Where the string "Odocoileus" occurs in a line of the data below, that line should be copied.

* * *

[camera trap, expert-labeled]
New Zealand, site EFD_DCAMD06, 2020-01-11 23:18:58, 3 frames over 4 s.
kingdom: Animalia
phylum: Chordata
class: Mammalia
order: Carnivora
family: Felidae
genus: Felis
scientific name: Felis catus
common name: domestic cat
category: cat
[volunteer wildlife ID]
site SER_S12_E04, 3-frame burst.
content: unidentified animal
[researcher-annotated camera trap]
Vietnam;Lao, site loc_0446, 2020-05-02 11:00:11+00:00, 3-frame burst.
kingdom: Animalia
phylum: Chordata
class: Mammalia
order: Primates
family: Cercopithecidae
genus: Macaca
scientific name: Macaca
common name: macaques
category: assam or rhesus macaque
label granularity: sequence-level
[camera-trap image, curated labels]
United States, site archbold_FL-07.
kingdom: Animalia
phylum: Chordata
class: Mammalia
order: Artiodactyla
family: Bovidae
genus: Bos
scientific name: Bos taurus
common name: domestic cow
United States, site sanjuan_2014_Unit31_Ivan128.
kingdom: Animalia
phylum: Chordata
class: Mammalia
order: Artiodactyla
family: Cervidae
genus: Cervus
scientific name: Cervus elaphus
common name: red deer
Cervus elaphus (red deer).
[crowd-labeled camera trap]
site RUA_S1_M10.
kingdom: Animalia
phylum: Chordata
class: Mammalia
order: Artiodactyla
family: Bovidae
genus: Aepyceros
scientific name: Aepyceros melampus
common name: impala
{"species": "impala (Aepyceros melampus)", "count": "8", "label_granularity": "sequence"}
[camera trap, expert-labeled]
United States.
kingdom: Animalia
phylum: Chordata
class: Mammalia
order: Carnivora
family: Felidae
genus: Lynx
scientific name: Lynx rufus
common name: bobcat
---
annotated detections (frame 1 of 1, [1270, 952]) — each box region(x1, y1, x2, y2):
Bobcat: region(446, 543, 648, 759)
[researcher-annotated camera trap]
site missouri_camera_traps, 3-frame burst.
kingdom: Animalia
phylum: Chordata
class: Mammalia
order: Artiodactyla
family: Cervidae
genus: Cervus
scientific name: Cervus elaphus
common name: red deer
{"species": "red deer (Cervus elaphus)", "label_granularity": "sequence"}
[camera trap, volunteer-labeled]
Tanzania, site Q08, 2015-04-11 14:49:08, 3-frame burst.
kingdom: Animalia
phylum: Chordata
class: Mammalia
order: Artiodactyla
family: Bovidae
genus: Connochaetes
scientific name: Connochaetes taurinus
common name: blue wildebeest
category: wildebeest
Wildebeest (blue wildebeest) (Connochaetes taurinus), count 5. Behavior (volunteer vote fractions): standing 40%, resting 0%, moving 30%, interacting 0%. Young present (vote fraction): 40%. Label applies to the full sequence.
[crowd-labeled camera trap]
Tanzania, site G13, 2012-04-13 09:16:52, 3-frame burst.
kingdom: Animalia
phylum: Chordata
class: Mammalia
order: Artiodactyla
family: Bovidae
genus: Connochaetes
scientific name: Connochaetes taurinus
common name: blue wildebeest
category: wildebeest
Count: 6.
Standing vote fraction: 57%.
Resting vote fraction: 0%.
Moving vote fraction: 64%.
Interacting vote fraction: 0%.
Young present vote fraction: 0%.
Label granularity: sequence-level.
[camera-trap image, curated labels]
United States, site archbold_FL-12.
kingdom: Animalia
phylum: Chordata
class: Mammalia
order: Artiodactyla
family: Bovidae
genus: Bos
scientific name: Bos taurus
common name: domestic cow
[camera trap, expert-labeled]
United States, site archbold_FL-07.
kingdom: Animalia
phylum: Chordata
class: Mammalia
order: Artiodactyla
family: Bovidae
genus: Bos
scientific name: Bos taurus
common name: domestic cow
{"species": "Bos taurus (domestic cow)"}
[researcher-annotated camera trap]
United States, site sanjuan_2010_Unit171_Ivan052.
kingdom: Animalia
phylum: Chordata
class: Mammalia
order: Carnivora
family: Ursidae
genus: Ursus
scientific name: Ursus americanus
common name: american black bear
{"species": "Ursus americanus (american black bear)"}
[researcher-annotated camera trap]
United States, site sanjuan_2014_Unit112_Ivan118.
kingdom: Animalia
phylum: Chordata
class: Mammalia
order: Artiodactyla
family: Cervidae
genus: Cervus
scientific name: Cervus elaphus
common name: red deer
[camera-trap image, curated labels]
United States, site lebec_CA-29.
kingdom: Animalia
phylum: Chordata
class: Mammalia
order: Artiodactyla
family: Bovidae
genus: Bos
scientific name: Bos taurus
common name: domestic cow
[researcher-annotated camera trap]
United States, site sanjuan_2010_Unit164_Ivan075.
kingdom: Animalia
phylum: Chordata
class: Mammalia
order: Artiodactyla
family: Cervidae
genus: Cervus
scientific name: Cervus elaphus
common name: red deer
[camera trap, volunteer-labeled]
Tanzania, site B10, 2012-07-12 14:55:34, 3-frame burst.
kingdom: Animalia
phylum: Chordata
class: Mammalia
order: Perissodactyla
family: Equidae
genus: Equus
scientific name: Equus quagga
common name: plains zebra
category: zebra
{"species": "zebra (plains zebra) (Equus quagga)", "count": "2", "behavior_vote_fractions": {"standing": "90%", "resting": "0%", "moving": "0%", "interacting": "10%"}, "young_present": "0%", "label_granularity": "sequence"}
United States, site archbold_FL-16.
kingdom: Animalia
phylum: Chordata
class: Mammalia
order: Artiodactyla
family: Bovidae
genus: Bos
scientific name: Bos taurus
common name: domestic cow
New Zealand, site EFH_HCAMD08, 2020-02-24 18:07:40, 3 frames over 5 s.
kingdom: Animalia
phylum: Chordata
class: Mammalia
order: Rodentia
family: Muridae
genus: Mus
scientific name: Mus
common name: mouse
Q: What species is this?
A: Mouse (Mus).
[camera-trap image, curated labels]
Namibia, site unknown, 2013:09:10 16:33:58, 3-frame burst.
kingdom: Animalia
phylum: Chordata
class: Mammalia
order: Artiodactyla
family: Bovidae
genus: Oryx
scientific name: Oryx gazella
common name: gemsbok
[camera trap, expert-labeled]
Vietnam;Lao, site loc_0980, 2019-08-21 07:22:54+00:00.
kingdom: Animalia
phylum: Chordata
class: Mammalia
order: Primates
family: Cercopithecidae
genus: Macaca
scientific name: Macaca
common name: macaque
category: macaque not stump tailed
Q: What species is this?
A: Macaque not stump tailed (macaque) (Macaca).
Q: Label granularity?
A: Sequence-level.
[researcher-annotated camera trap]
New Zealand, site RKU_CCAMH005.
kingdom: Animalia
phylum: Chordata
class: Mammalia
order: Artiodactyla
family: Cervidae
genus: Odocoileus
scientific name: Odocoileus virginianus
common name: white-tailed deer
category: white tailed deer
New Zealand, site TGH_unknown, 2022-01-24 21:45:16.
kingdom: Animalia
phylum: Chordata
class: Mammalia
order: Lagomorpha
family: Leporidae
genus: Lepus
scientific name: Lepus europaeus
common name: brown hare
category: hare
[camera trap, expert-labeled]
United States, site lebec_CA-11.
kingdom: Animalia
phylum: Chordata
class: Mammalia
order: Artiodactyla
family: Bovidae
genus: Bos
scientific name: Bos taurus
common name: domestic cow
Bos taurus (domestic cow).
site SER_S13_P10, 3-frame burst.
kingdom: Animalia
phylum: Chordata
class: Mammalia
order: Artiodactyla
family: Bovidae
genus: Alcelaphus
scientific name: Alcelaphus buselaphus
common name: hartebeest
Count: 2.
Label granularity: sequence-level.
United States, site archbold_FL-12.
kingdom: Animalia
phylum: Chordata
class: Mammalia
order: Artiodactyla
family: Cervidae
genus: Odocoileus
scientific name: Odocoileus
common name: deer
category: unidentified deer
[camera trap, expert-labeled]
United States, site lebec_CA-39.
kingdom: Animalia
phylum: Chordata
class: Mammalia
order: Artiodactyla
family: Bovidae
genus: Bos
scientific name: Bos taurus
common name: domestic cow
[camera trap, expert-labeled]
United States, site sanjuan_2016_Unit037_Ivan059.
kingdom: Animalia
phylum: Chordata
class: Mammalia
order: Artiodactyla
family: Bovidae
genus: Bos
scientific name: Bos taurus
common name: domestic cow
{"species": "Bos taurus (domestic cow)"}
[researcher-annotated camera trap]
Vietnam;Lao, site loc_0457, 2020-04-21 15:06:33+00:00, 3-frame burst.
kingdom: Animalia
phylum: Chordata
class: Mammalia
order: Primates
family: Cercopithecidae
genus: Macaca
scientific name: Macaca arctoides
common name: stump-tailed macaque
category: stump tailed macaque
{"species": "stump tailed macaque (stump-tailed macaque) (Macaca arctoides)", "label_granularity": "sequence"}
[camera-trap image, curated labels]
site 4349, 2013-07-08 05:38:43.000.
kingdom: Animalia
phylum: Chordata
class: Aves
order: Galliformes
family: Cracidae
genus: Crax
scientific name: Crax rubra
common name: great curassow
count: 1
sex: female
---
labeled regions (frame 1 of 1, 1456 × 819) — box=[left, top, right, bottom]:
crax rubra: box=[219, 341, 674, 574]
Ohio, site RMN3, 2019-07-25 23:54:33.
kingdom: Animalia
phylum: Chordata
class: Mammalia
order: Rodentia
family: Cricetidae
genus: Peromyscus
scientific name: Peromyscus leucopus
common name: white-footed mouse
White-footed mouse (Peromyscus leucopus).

* * *

Result of this exercise –
genus: Odocoileus
scientific name: Odocoileus virginianus
genus: Odocoileus
scientific name: Odocoileus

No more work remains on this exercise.